[Stored items]

□ □ □

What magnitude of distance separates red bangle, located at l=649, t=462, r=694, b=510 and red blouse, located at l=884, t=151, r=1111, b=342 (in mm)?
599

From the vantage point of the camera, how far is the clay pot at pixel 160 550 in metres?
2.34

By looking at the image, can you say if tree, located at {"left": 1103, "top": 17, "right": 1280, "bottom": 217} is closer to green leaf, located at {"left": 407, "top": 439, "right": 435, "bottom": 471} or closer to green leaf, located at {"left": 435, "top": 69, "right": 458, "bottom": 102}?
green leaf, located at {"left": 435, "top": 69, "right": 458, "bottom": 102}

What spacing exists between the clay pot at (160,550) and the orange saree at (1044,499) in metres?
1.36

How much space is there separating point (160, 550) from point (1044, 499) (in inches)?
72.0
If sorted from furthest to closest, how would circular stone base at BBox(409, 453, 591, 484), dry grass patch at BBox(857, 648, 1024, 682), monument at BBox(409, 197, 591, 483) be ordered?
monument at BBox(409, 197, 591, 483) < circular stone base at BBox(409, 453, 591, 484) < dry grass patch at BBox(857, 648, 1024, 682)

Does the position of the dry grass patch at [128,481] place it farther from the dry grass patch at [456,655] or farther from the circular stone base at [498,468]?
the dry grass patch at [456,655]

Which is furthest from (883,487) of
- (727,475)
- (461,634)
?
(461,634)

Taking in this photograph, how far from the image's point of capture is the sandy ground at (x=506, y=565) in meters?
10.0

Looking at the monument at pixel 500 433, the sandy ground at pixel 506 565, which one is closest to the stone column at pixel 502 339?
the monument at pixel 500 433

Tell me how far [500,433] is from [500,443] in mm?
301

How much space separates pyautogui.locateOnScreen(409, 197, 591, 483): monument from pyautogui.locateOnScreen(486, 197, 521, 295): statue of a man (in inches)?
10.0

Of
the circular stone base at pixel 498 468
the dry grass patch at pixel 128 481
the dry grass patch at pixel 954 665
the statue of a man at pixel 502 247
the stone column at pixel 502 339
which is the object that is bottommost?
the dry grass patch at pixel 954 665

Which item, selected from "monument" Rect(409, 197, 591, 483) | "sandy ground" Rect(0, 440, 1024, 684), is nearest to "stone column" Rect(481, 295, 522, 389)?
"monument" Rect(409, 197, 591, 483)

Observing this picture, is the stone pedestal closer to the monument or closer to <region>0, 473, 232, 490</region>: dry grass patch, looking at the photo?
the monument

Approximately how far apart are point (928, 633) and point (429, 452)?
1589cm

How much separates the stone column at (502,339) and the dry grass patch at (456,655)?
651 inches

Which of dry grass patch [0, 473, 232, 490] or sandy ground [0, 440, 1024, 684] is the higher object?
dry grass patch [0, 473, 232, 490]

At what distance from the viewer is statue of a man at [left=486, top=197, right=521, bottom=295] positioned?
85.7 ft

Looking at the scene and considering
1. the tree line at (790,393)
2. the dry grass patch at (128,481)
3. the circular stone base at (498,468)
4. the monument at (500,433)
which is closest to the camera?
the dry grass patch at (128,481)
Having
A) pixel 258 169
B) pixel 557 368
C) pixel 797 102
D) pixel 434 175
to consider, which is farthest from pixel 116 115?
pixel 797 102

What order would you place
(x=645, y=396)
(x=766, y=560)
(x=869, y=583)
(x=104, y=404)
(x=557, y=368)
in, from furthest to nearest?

□ □ □

- [Task description] Swap "stone column" for "stone pillar" everywhere in the lines above, and leave everything else unchanged.

- [Result of the task]
What magnitude of distance separates red bangle, located at l=649, t=462, r=694, b=510 and red blouse, located at l=884, t=151, r=1111, b=342 (in mm)?
599

From the vantage point of the camera, how far is the clay pot at pixel 160 550 in metres?
2.34

By looking at the image, can you say if tree, located at {"left": 1103, "top": 17, "right": 1280, "bottom": 217} is closer to green leaf, located at {"left": 407, "top": 439, "right": 435, "bottom": 471} or closer to green leaf, located at {"left": 435, "top": 69, "right": 458, "bottom": 102}?
green leaf, located at {"left": 435, "top": 69, "right": 458, "bottom": 102}

What spacing exists between the clay pot at (160,550) and the orange saree at (1044,499) in metres?
1.36

How much space is there separating point (160, 550) from point (1044, 499) (in inches)?
72.0
If sorted from furthest to closest, how would circular stone base at BBox(409, 453, 591, 484), dry grass patch at BBox(857, 648, 1024, 682), monument at BBox(409, 197, 591, 483) be ordered?
monument at BBox(409, 197, 591, 483) < circular stone base at BBox(409, 453, 591, 484) < dry grass patch at BBox(857, 648, 1024, 682)

Does the position of the dry grass patch at [128,481] place it farther from the dry grass patch at [456,655] or farther from the circular stone base at [498,468]?
the dry grass patch at [456,655]

Which is furthest from (883,487) of
- (727,475)
- (461,634)
?
(461,634)

Taking in this photograph, how far from the image's point of capture is the sandy ground at (x=506, y=565) in meters?
10.0

Looking at the monument at pixel 500 433, the sandy ground at pixel 506 565, which one is closest to the stone pillar at pixel 502 339?
the monument at pixel 500 433

Tell me how far [500,433] is from [500,443] in mm?
301

How much space separates pyautogui.locateOnScreen(409, 197, 591, 483): monument from pyautogui.locateOnScreen(486, 197, 521, 295): statue of a man (in inches)?
10.0

Of
the circular stone base at pixel 498 468
the dry grass patch at pixel 128 481
the dry grass patch at pixel 954 665
the statue of a man at pixel 502 247
the stone pillar at pixel 502 339
which is the object that is bottommost?
the dry grass patch at pixel 954 665

Which item, selected from "monument" Rect(409, 197, 591, 483) | "sandy ground" Rect(0, 440, 1024, 684), is nearest to "stone pillar" Rect(481, 295, 522, 389)?
"monument" Rect(409, 197, 591, 483)

Observing this picture, is the stone pedestal closer to the monument or closer to <region>0, 473, 232, 490</region>: dry grass patch, looking at the photo?
the monument

Approximately how far apart are point (928, 633) and point (429, 452)?
1589cm

How much separates the stone pillar at (502,339) and the dry grass patch at (456,655)?
651 inches

Which of dry grass patch [0, 473, 232, 490] or sandy ground [0, 440, 1024, 684] is the higher object?
dry grass patch [0, 473, 232, 490]

At what distance from the viewer is statue of a man at [left=486, top=197, right=521, bottom=295] positioned?
85.7 ft

Looking at the scene and considering
1. the tree line at (790,393)
2. the dry grass patch at (128,481)
3. the circular stone base at (498,468)
4. the monument at (500,433)
which is closest to the camera?
the dry grass patch at (128,481)
Having
A) pixel 258 169
B) pixel 557 368
C) pixel 797 102
D) pixel 434 175
to consider, which is farthest from pixel 116 115?
pixel 797 102

What order would you place
(x=645, y=396)
(x=766, y=560)
(x=869, y=583)
(x=104, y=404)
(x=557, y=368)
in, from furthest to nearest?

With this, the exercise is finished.